_Short task 1_.
In the blog post about a weekend lockout, what is the name of the restaurant where the Sunday dinner was to be held?
_Short task 2_.
Continue the blog post about a weekend lockout from where it stops.

_Reading passage_.
__________________________________________________
Wednesday, August 31, 2011

How I Survived My Weekend

{In which I lock myself out of the apartment for 20+ hours but managed to get back, with minimal hysterics and plenty of good luck}

(Oops, I didn't expect typing this out to take so long. Sorry about the lateness on email and blog comments and general MIA-ness.  This post explains why on two fronts: 1) I got locked out and 2) I was writing this beast of a post. So yes, this account is kind of wordy. If you want, feel free to skip to the TL;DR version.)

I was planning to have a nice, quiet, relaxing weekend. Work had been more burdensome than usual lately — I stayed past 9pm several nights last week — so I was very much looking forward to recuperating with some alone time during the weekend.

I wouldn't be entirely anti-social for the weekend, though, since Mom's friend had planned a get-together dinner on Sunday night. I checked with Grandpa on Thursday to make sure he was free, since he'd mentioned that he'd be gone on a business trip from Friday to Sunday. Grandpa decided to return to Taipei earlier than planned on Sunday night so he could talk business with Auntie Wenny's husband, and I told him we were meeting at the department store across from Taipei Main Station, sixth floor, the restaurant named Shin Yeh. 5:30pm.

On Saturday I slept in (as usual), then set out for the library in the afternoon. It's kind of embarrassing to admit I'd been in Taiwan for more than a year without checking out the Taipei public library system, especially since the main library was in my district. But I'm pleased to say that I only messed up the Google Maps directions a little bit, and managed to find the library without having to stop and ask for help. And now I'm the proud owner of a library card! :D I had fun browsing the shelves of English literature, though I'd arrived too late to check out many of the YA books I'd wanted since the children's section closes earlier than the rest of the library. Ah well, next time. (Also, it turns out you're only allowed to check out five books at a time! It was kind of shocking. I guess I'm spoiled by the 50-book limit at my public library in SoCal.)
__________________________________________________
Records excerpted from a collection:

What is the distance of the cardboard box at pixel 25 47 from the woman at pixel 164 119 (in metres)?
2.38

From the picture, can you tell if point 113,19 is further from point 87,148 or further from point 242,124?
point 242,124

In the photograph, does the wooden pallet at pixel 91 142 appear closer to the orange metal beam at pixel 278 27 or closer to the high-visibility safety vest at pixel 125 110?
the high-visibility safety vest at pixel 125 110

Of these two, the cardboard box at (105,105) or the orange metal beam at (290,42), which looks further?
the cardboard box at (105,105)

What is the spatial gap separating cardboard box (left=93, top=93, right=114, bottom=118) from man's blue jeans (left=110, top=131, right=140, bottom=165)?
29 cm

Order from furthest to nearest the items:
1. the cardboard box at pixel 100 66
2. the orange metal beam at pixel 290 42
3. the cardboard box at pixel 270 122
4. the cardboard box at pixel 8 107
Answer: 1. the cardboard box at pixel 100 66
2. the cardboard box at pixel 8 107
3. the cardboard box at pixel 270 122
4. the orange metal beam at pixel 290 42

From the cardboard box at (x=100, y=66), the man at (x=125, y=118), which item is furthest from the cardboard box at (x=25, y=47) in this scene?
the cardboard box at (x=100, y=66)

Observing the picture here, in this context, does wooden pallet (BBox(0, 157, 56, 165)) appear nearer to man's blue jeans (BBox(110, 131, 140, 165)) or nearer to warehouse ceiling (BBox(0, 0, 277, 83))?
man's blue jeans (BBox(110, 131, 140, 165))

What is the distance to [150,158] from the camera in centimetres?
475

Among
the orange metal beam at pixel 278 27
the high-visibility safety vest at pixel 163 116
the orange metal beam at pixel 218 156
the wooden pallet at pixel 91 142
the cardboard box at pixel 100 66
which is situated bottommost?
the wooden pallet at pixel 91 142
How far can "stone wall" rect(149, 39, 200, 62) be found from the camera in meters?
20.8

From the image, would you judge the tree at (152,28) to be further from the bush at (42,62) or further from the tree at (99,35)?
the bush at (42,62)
__________________________________________________
_Written response 1_.
Shin Yeh

_Written response 2_.
After that I went to Macho Tacos (recommended by the awesome Hungry Girl's Guide to Taipei) for a carne asada burrito. Library books and Mexican food in Taipei? Bliss. It's been months since I'd had either, so I was highly anticipating a lovely evening with my burrito and books. I bought some drinks and snacks at 7-Eleven on my way home, walked up to the door of my apartment building, reached in for my keys... and came up empty.

It was the worst time possible to forget my keys. Usually it wouldn't be a problem since Grandpa would be home, and I could just call him and sheepishly ask him to open the door for me. But he was gone on a business trip... and I realized I didn't have my cell phone anyway. A veritable disaster. I tried to stay calm while I checked my bag several times, vainly hoping my keys or phone would magically appear. I mentally kicked myself for forgetting such important objects — how could you be so stupid, Linda? — then resigned myself to the situation and began considering my options.

There was no way I could get in to the apartment unless I called a locksmith, and I had no idea where I could find one. Grandpa would be home by tomorrow evening at the latest, so things would've been okish as long as I met up with him for dinner, but in the meantime I needed to find somewhere to spend the night. And I couldn't call anyone since I had no phone.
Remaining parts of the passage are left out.